Why am I writing this? Well very recently I moved from a phone that worked (i.e. it rang in and out) to a BlackBerry. It doesn’t do anything different to my old phone but eventually I’ll be able to send and receive e-mails in order to respond to your comments as quickly as possible.
I am in the process of setting it up and if there is anyone out there who has done it, you’ll know that it is quite a long process. One of the tasks required me to send my Lotus Notes address book. I dutifully followed the ‘procedure’ as sent by the Blackberry team. A standard e-mail reply came pinging back, “please send the correct file”. This time the ‘procedure’ included a screen shot. Strangely enough it looked like the method I’d used previously but being the good corporate citizen I am I went through the motions and off went the address book file. Ping! Back came the same standard reply, “please send the correct file” and another copy of the ‘procedure’. So, now I’m frustrated, and off goes an e-mail in response, “ring me and talk to me because I’m obviously doing something wrong” (or perhaps the procedure is faulty but I didn’t say that). Ping! Automated reply – “you cannot reply to this e-mail”; omg, as the young people say these days!
As I was just about to go overseas (the main reason for the BlackBerry – so that I can be safely in contact at all times) I gave up. Ping! Ping! Over the next week I had two more reminders (each with the procedure). On my return I thought I’d enlist our internal IT help desk. Using remote access they sent off my address book (using the same method I had used) and back came the standard response “please send the correct file”. This time the help desk guy was determined; he repeated the file transfer but followed up with BlackBerry, asked them not to “bother Mr Dyer” and deal direct with him. An hour or so ago he told me all is well, the fault was with the BlackBerry server and all I have to do is wait for the activation PIN.
Without his help, without him taking action and trying something different, I have a vision of the same e-mail arriving everyday for the rest of my career. When would they have given up and called me? Couldn’t they at least have provided a phone number so that I could ring them?

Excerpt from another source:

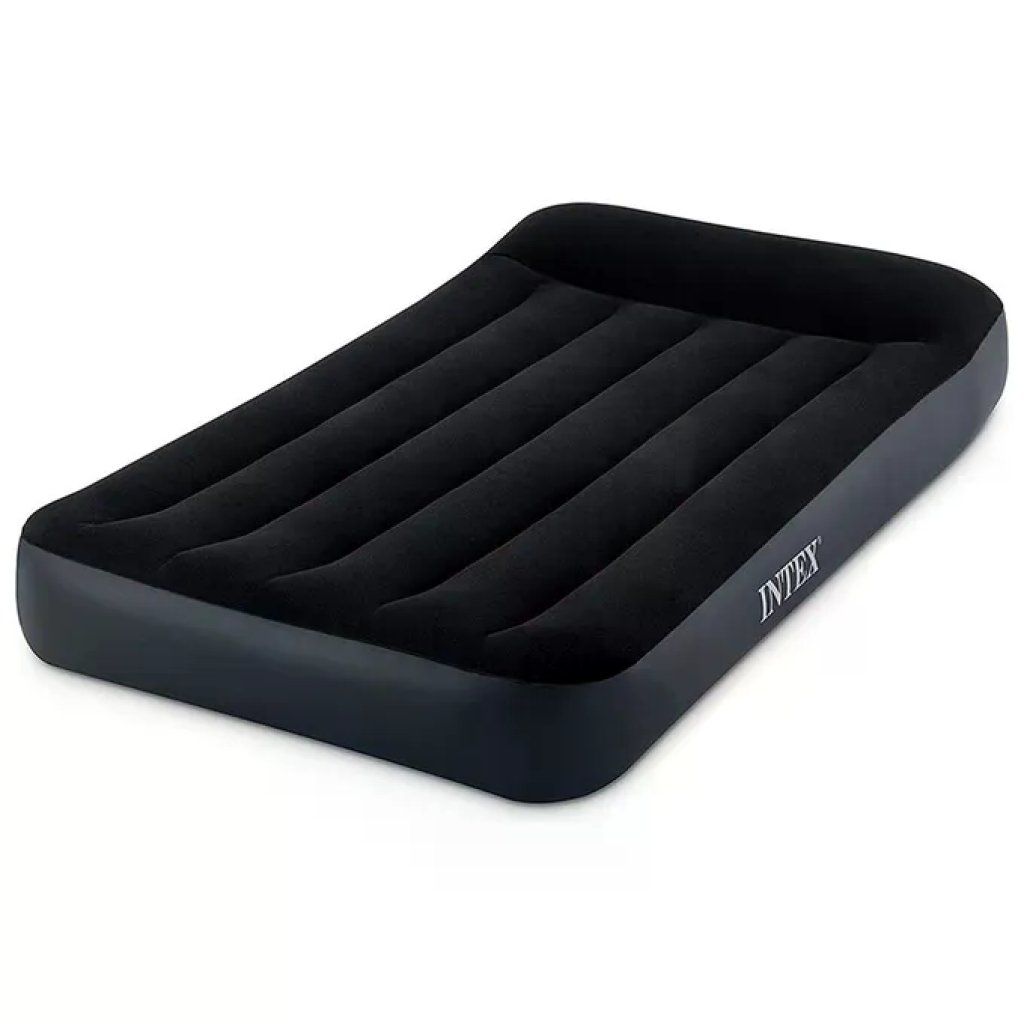 Intex Dura-Beam Pillow Rest Materasso Gonfiabile Singolo 99 x 191 x 25 cm con Pompa Integrata Intex Dura-Beam Pillow Rest Materasso Gonfiabile Singolo 99 x 191 x 25 cm con Pompa Integrata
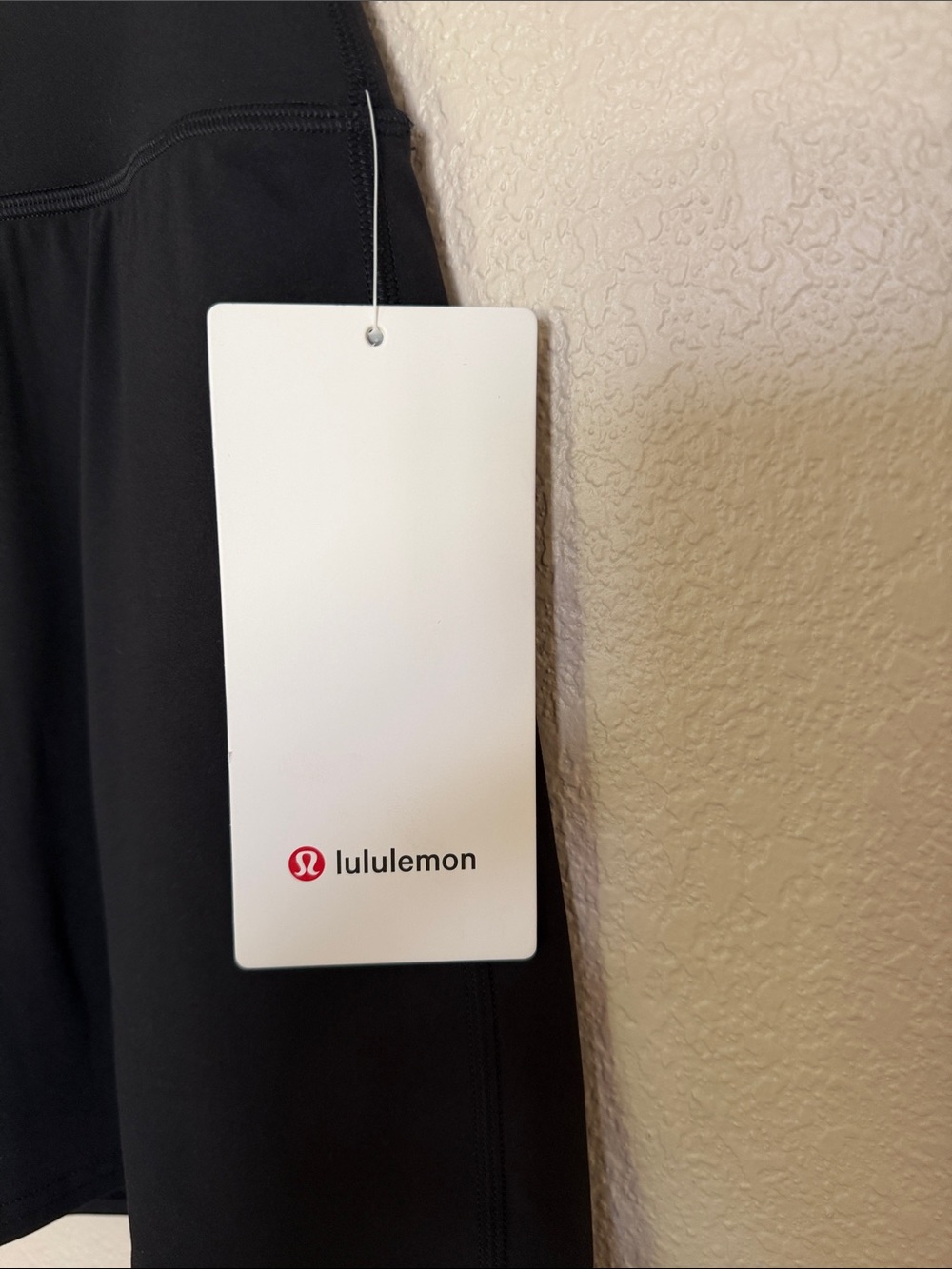 Lululemon Black Athletic Skort - Picture 2 of 5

My point is (after all this rambling I do have a point) that how many other times have we seen people blindly following the same process, getting poor results, but doing nothing different. How often does it happen that we get so used to poor performances that we accept it as the norm and do nothing about improvement? Or get frustrated at a process or procedure but don’t try to change it because the process of change is too difficult? We all need to look at the way we do things and decide which of them have slipped, which need improvement and when we are going to tackle them because, if we don’t, they aren’t going to get better on their own.
In many Lean Organisations the phrase exists of “every one here has two jobs, their job and the job of improving their job”. That should be the mantra for us all.